Life was delightfully uncomplicated. You worked (or pretended to) by day, partied hard by night, then repeated it all until someone’s liver gave up. Not much else happened, really. George Town was quiet, content in its own sleepy rhythm — until I met him.
He was a senior civil servant with a penchant for ballroom dancing and whisky soda. An old-school Anglophile in his late forties who insisted on speaking the Queen’s English with a Cockney accent — a combination that made locals wonder whether Her Majesty had started selling fish at Billingsgate.
He lived in a government quarters, a stone’s throw from Merlin. Our afternoons were spent sipping tea at the E&O Hotel, Somerset Maugham’s old hangout, watching ships crawl into Penang harbour like lazy whales. Steamboat by the sea was another ritual, where the only real drama was whether to dip the prawns or the fish balls first.

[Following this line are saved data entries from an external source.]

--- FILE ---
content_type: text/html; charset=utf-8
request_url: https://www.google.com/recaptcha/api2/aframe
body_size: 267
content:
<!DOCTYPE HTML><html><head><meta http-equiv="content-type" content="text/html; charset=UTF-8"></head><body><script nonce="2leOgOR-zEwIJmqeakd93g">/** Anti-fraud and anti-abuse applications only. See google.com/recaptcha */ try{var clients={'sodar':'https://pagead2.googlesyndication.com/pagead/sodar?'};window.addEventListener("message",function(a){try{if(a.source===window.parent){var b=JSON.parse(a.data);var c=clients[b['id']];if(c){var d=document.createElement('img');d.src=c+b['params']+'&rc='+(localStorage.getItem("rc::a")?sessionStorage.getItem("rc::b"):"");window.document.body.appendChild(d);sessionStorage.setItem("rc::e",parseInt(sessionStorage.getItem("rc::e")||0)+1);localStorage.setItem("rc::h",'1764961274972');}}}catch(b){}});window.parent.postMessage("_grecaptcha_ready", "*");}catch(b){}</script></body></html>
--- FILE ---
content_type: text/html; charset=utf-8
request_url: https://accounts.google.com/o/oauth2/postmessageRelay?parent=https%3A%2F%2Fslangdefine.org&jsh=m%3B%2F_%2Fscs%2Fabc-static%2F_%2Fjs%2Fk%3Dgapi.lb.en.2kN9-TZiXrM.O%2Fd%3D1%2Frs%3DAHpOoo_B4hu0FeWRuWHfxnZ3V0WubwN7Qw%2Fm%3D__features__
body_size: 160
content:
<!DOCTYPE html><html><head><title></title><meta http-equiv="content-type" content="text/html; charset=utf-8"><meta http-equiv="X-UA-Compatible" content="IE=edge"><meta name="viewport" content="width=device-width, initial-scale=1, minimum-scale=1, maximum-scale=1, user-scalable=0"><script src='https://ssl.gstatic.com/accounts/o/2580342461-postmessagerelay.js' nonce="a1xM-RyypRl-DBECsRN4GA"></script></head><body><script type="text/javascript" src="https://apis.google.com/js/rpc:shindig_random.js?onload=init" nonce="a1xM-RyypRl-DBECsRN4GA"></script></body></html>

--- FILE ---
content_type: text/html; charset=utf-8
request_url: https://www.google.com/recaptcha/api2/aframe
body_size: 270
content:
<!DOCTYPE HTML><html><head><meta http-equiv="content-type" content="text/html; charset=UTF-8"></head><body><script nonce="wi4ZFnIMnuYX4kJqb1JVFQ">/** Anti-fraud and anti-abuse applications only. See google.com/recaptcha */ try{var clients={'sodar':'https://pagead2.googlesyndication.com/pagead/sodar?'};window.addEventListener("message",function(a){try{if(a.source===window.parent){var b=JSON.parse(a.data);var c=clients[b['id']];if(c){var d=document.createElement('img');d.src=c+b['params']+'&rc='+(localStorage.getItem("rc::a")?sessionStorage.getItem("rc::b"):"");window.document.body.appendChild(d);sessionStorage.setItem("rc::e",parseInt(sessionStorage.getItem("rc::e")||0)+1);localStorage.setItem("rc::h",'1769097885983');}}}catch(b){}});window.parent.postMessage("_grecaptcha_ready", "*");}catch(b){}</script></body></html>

But night-time was a different beast. Next to the E&O was a cabaret — not your Broadway kind with feather boas and tap numbers. This was Penang’s own rough-and-tumble watering hole for towkays with cash to burn, dance hostesses with moves for hire, and whisky by the pail. It was the rather tantalising and raucous Latin Quarter!
It’s where I learned two crucial survival skills: how to cha cha and how to count to four in Mandarin before belting out Wooly Boolly, a song made famous by that Tex-Mex band called Sam the Sham & the Pharaohs.
Now, our dear civil servant fancied himself a waltz man. The problem was, that the hostesses only spoke Hokkien. And he — having spent too long practising his Mary Poppins accent — was baffled.
Enter yours truly and my trusty old schoolmate. Our weekend assignment? Source three single ladies who could dance the cha cha, waltz, and — most importantly — hold a conversation in passable English.
It worked like a charm. Until one weekend, disaster struck.
The old man took a shine to a lovely girl we brought along. He danced with her like Fred Astaire possessed by a minor stroke, whispering sweet nothings in Cockney English.
Trouble was, she kept glancing at me, entirely confused. Turns out she was from Bukit Mertajam and spoke about as much English as a durian tree.
Jealousy brewed. Tension rose. I had to step in, before the old boy burst a vein.
“Boss,” I explained, “she’s Hokkien-speaking. She thought you were ordering chicken rice (“kay pooi” in Hokkien).”
The moral of the story? In 1970s Penang, it didn’t matter if you had a crisp accent, a government pension, or a pair of imported suede shoes. If you wanted to thrive in the cabarets of Georgetown, you needed to cha cha, count in Mandarin, and yell Wooly Boolly at the right cue. More importantly, you had to know your “kay pooi” from your char bee hoon (vermicelli rice noodles) in Hokkien.
Those were the days. Simpler, cheekier, and gloriously irresponsible. And frankly, we wouldn’t have had it any other way.